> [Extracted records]
§ §
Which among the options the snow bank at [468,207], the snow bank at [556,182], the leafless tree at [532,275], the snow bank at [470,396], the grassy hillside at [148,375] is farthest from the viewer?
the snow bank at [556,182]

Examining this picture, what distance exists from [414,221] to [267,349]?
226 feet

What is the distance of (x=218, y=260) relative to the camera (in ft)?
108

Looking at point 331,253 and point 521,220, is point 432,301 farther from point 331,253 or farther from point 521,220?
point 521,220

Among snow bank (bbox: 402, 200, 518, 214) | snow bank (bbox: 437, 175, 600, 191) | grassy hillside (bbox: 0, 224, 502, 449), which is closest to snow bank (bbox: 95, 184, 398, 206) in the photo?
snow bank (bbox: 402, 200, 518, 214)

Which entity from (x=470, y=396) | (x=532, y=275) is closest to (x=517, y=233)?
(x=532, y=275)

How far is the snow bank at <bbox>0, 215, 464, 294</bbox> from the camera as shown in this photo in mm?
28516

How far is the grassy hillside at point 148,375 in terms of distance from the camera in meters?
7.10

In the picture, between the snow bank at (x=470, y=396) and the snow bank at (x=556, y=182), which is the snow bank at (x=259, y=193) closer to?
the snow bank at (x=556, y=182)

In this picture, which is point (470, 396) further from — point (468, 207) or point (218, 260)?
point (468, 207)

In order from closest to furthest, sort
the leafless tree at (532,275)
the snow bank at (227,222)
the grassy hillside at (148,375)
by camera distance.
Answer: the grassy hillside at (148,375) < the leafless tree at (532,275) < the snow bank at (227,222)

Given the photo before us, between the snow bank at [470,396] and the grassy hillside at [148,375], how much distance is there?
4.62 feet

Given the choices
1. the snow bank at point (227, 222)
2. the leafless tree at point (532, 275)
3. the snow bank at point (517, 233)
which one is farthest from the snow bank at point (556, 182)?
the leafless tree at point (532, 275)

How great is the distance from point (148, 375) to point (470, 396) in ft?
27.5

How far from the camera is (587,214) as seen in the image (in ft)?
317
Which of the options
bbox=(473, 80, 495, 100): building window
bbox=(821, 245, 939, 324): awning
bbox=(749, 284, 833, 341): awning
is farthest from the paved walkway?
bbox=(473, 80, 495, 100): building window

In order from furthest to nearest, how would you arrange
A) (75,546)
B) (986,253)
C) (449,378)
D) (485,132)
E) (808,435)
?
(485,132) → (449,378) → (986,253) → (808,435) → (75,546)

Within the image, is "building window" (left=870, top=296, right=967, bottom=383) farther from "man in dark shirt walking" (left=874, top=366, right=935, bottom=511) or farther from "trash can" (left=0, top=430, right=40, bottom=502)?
§ §
Write out the entire listing above line for line, changing nothing.

Which among the options the snow bank at [468,207], the snow bank at [556,182], the leafless tree at [532,275], the snow bank at [470,396], the grassy hillside at [148,375] is farthest from the viewer?
the snow bank at [556,182]

Examining this picture, what distance exists from [414,221] to [267,349]?
226 feet

What is the distance of (x=218, y=260) relative to the camera (in ft)?
108

Looking at point 331,253 and point 521,220, is point 432,301 farther from point 331,253 or farther from point 521,220?
point 521,220

Among snow bank (bbox: 402, 200, 518, 214) | snow bank (bbox: 437, 175, 600, 191) | grassy hillside (bbox: 0, 224, 502, 449), which is closest to snow bank (bbox: 95, 184, 398, 206) in the photo?
snow bank (bbox: 402, 200, 518, 214)

Which entity from (x=470, y=396) | (x=532, y=275) is closest to (x=517, y=233)?
(x=532, y=275)

How far is the snow bank at <bbox>0, 215, 464, 294</bbox> from the camera as shown in this photo in mm?
28516

How far is the grassy hillside at point 148,375 in terms of distance from the camera in meters?
7.10

In the picture, between the snow bank at (x=470, y=396) and the snow bank at (x=556, y=182), which is the snow bank at (x=259, y=193) closer to?
the snow bank at (x=556, y=182)

In this picture, which is point (470, 396) further from — point (468, 207) or point (218, 260)?
point (468, 207)

In order from closest to furthest, sort
the leafless tree at (532,275)
the snow bank at (227,222)
the grassy hillside at (148,375)
by camera distance.
Answer: the grassy hillside at (148,375) < the leafless tree at (532,275) < the snow bank at (227,222)

Given the photo before us, between the snow bank at [470,396] and the grassy hillside at [148,375], how much distance is there?
4.62 feet

Given the choices
1. the snow bank at point (227, 222)
2. the leafless tree at point (532, 275)
3. the snow bank at point (517, 233)
which one is farthest from the snow bank at point (556, 182)?
the leafless tree at point (532, 275)

How great is the distance from point (148, 375) to point (470, 396) in ft?
27.5

How far from the camera is (587,214) as seen in the image (in ft)?
317
Which of the options
bbox=(473, 80, 495, 100): building window
bbox=(821, 245, 939, 324): awning
bbox=(749, 284, 833, 341): awning
is farthest from the paved walkway?
bbox=(473, 80, 495, 100): building window

In order from furthest to nearest, how would you arrange
A) (75,546)
B) (986,253)
C) (449,378)
D) (485,132)
E) (808,435)
?
(485,132) → (449,378) → (986,253) → (808,435) → (75,546)

Within the image, is "building window" (left=870, top=296, right=967, bottom=383) farther from "man in dark shirt walking" (left=874, top=366, right=935, bottom=511) or farther from "trash can" (left=0, top=430, right=40, bottom=502)?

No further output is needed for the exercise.